--- How to complete this task ---
Using the data below, please return every line exactly as given.
START Raw data
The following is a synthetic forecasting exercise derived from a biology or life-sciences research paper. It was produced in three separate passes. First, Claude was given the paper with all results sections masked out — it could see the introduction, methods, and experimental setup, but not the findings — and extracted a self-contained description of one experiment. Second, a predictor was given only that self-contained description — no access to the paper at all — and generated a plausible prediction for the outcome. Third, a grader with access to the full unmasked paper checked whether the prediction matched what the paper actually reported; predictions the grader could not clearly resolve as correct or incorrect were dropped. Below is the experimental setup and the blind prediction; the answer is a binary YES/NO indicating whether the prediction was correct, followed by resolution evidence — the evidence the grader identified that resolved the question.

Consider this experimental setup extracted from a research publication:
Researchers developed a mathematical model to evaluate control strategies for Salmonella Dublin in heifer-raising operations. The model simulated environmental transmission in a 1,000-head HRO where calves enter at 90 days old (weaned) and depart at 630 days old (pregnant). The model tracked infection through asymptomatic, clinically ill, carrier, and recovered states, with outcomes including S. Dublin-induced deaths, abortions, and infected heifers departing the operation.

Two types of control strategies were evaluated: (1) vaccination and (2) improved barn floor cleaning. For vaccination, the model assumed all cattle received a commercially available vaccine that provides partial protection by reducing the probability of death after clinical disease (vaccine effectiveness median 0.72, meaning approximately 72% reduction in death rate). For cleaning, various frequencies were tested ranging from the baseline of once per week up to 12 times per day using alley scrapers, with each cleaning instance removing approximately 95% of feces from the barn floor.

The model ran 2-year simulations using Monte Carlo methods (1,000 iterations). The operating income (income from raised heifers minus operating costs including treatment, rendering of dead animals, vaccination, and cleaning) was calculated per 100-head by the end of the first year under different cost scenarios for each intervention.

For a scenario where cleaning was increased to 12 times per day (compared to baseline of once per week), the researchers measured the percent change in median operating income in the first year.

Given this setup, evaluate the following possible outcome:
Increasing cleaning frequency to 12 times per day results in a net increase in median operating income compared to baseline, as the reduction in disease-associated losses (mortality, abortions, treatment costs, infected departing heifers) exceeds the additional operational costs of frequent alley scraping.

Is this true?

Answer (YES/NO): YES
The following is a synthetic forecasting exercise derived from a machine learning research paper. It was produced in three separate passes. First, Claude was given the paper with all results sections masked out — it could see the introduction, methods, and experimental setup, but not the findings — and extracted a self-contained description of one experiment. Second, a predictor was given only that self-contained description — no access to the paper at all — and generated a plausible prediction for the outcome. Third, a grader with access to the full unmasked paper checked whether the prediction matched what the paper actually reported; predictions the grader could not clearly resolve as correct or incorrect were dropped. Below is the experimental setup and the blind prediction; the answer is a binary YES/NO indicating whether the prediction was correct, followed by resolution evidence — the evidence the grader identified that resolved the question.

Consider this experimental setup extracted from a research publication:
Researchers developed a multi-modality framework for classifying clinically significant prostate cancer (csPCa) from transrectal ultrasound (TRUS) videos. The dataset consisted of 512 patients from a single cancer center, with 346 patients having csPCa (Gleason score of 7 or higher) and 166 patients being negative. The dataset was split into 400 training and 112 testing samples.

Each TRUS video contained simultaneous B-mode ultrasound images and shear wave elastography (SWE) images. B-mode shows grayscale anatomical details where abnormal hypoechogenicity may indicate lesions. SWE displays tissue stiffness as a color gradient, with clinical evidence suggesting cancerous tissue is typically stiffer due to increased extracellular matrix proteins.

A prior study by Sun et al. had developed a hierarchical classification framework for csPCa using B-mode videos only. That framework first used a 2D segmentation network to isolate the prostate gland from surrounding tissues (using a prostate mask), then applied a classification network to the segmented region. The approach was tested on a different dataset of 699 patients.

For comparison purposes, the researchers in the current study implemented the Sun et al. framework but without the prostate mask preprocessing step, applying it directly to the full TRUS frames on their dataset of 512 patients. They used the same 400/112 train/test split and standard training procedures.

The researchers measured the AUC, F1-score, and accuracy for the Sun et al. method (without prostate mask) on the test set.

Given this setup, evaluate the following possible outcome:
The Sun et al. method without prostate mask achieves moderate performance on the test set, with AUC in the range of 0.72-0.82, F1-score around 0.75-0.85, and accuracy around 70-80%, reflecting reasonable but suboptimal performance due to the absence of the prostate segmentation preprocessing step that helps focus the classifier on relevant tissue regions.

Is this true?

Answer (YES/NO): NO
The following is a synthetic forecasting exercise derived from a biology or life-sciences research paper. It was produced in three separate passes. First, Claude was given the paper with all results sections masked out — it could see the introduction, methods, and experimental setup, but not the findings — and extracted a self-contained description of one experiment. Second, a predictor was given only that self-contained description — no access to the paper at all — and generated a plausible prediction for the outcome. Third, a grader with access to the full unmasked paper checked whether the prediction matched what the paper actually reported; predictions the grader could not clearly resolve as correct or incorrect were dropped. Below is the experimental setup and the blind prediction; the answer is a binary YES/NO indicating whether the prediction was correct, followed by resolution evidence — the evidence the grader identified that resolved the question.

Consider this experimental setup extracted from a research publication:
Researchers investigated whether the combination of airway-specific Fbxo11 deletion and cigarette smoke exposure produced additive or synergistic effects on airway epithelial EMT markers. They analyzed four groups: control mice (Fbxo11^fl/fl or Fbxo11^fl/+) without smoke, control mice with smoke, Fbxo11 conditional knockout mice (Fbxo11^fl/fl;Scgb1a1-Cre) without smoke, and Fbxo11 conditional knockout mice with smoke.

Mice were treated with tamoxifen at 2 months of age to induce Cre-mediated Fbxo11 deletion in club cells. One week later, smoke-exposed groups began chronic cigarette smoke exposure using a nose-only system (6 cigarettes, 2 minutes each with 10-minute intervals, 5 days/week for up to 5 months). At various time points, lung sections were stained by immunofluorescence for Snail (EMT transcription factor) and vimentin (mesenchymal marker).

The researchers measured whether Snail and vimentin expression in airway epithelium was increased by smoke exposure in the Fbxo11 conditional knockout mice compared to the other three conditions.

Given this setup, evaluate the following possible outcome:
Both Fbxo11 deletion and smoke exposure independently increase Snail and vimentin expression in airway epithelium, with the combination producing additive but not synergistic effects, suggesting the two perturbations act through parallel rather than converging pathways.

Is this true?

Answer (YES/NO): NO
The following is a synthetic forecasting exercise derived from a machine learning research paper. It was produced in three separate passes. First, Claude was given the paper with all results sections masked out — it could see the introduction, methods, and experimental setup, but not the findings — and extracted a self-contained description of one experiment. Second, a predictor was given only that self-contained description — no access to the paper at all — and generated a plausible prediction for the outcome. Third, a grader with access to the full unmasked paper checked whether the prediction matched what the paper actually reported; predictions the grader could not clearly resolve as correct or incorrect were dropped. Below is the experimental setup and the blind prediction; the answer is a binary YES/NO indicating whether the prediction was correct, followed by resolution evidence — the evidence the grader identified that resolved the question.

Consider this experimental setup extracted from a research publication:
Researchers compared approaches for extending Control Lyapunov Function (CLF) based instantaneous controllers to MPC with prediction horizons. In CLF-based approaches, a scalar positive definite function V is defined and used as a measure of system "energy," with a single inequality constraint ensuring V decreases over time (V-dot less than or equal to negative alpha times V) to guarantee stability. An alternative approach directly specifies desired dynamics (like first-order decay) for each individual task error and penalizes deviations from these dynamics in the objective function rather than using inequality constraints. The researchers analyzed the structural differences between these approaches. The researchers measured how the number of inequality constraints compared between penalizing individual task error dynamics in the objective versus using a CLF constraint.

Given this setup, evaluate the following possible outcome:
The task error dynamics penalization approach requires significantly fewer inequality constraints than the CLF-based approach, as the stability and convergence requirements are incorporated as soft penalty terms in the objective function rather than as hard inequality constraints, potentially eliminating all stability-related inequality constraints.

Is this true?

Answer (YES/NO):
END Raw data
--- Written reply ---
The following is a synthetic forecasting exercise derived from a biology or life-sciences research paper. It was produced in three separate passes. First, Claude was given the paper with all results sections masked out — it could see the introduction, methods, and experimental setup, but not the findings — and extracted a self-contained description of one experiment. Second, a predictor was given only that self-contained description — no access to the paper at all — and generated a plausible prediction for the outcome. Third, a grader with access to the full unmasked paper checked whether the prediction matched what the paper actually reported; predictions the grader could not clearly resolve as correct or incorrect were dropped. Below is the experimental setup and the blind prediction; the answer is a binary YES/NO indicating whether the prediction was correct, followed by resolution evidence — the evidence the grader identified that resolved the question.

Consider this experimental setup extracted from a research publication:
Researchers developed a mathematical model to evaluate control strategies for Salmonella Dublin in heifer-raising operations. The model simulated environmental transmission in a 1,000-head HRO where calves enter at 90 days old (weaned) and depart at 630 days old (pregnant). The model tracked infection through asymptomatic, clinically ill, carrier, and recovered states, with outcomes including S. Dublin-induced deaths, abortions, and infected heifers departing the operation.

Two types of control strategies were evaluated: (1) vaccination and (2) improved barn floor cleaning. For vaccination, the model assumed all cattle received a commercially available vaccine that provides partial protection by reducing the probability of death after clinical disease (vaccine effectiveness median 0.72, meaning approximately 72% reduction in death rate). For cleaning, various frequencies were tested ranging from the baseline of once per week up to 12 times per day using alley scrapers, with each cleaning instance removing approximately 95% of feces from the barn floor.

The model ran 2-year simulations using Monte Carlo methods (1,000 iterations). The operating income (income from raised heifers minus operating costs including treatment, rendering of dead animals, vaccination, and cleaning) was calculated per 100-head by the end of the first year under different cost scenarios for each intervention.

For a scenario where cleaning was increased to 12 times per day (compared to baseline of once per week), the researchers measured the percent change in median operating income in the first year.

Given this setup, evaluate the following possible outcome:
Increasing cleaning frequency to 12 times per day results in a net increase in median operating income compared to baseline, as the reduction in disease-associated losses (mortality, abortions, treatment costs, infected departing heifers) exceeds the additional operational costs of frequent alley scraping.

Is this true?

Answer (YES/NO): YES
The following is a synthetic forecasting exercise derived from a machine learning research paper. It was produced in three separate passes. First, Claude was given the paper with all results sections masked out — it could see the introduction, methods, and experimental setup, but not the findings — and extracted a self-contained description of one experiment. Second, a predictor was given only that self-contained description — no access to the paper at all — and generated a plausible prediction for the outcome. Third, a grader with access to the full unmasked paper checked whether the prediction matched what the paper actually reported; predictions the grader could not clearly resolve as correct or incorrect were dropped. Below is the experimental setup and the blind prediction; the answer is a binary YES/NO indicating whether the prediction was correct, followed by resolution evidence — the evidence the grader identified that resolved the question.

Consider this experimental setup extracted from a research publication:
Researchers developed a multi-modality framework for classifying clinically significant prostate cancer (csPCa) from transrectal ultrasound (TRUS) videos. The dataset consisted of 512 patients from a single cancer center, with 346 patients having csPCa (Gleason score of 7 or higher) and 166 patients being negative. The dataset was split into 400 training and 112 testing samples.

Each TRUS video contained simultaneous B-mode ultrasound images and shear wave elastography (SWE) images. B-mode shows grayscale anatomical details where abnormal hypoechogenicity may indicate lesions. SWE displays tissue stiffness as a color gradient, with clinical evidence suggesting cancerous tissue is typically stiffer due to increased extracellular matrix proteins.

A prior study by Sun et al. had developed a hierarchical classification framework for csPCa using B-mode videos only. That framework first used a 2D segmentation network to isolate the prostate gland from surrounding tissues (using a prostate mask), then applied a classification network to the segmented region. The approach was tested on a different dataset of 699 patients.

For comparison purposes, the researchers in the current study implemented the Sun et al. framework but without the prostate mask preprocessing step, applying it directly to the full TRUS frames on their dataset of 512 patients. They used the same 400/112 train/test split and standard training procedures.

The researchers measured the AUC, F1-score, and accuracy for the Sun et al. method (without prostate mask) on the test set.

Given this setup, evaluate the following possible outcome:
The Sun et al. method without prostate mask achieves moderate performance on the test set, with AUC in the range of 0.72-0.82, F1-score around 0.75-0.85, and accuracy around 70-80%, reflecting reasonable but suboptimal performance due to the absence of the prostate segmentation preprocessing step that helps focus the classifier on relevant tissue regions.

Is this true?

Answer (YES/NO): NO
The following is a synthetic forecasting exercise derived from a biology or life-sciences research paper. It was produced in three separate passes. First, Claude was given the paper with all results sections masked out — it could see the introduction, methods, and experimental setup, but not the findings — and extracted a self-contained description of one experiment. Second, a predictor was given only that self-contained description — no access to the paper at all — and generated a plausible prediction for the outcome. Third, a grader with access to the full unmasked paper checked whether the prediction matched what the paper actually reported; predictions the grader could not clearly resolve as correct or incorrect were dropped. Below is the experimental setup and the blind prediction; the answer is a binary YES/NO indicating whether the prediction was correct, followed by resolution evidence — the evidence the grader identified that resolved the question.

Consider this experimental setup extracted from a research publication:
Researchers investigated whether the combination of airway-specific Fbxo11 deletion and cigarette smoke exposure produced additive or synergistic effects on airway epithelial EMT markers. They analyzed four groups: control mice (Fbxo11^fl/fl or Fbxo11^fl/+) without smoke, control mice with smoke, Fbxo11 conditional knockout mice (Fbxo11^fl/fl;Scgb1a1-Cre) without smoke, and Fbxo11 conditional knockout mice with smoke.

Mice were treated with tamoxifen at 2 months of age to induce Cre-mediated Fbxo11 deletion in club cells. One week later, smoke-exposed groups began chronic cigarette smoke exposure using a nose-only system (6 cigarettes, 2 minutes each with 10-minute intervals, 5 days/week for up to 5 months). At various time points, lung sections were stained by immunofluorescence for Snail (EMT transcription factor) and vimentin (mesenchymal marker).

The researchers measured whether Snail and vimentin expression in airway epithelium was increased by smoke exposure in the Fbxo11 conditional knockout mice compared to the other three conditions.

Given this setup, evaluate the following possible outcome:
Both Fbxo11 deletion and smoke exposure independently increase Snail and vimentin expression in airway epithelium, with the combination producing additive but not synergistic effects, suggesting the two perturbations act through parallel rather than converging pathways.

Is this true?

Answer (YES/NO): NO
The following is a synthetic forecasting exercise derived from a machine learning research paper. It was produced in three separate passes. First, Claude was given the paper with all results sections masked out — it could see the introduction, methods, and experimental setup, but not the findings — and extracted a self-contained description of one experiment. Second, a predictor was given only that self-contained description — no access to the paper at all — and generated a plausible prediction for the outcome. Third, a grader with access to the full unmasked paper checked whether the prediction matched what the paper actually reported; predictions the grader could not clearly resolve as correct or incorrect were dropped. Below is the experimental setup and the blind prediction; the answer is a binary YES/NO indicating whether the prediction was correct, followed by resolution evidence — the evidence the grader identified that resolved the question.

Consider this experimental setup extracted from a research publication:
Researchers compared approaches for extending Control Lyapunov Function (CLF) based instantaneous controllers to MPC with prediction horizons. In CLF-based approaches, a scalar positive definite function V is defined and used as a measure of system "energy," with a single inequality constraint ensuring V decreases over time (V-dot less than or equal to negative alpha times V) to guarantee stability. An alternative approach directly specifies desired dynamics (like first-order decay) for each individual task error and penalizes deviations from these dynamics in the objective function rather than using inequality constraints. The researchers analyzed the structural differences between these approaches. The researchers measured how the number of inequality constraints compared between penalizing individual task error dynamics in the objective versus using a CLF constraint.

Given this setup, evaluate the following possible outcome:
The task error dynamics penalization approach requires significantly fewer inequality constraints than the CLF-based approach, as the stability and convergence requirements are incorporated as soft penalty terms in the objective function rather than as hard inequality constraints, potentially eliminating all stability-related inequality constraints.

Is this true?

Answer (YES/NO):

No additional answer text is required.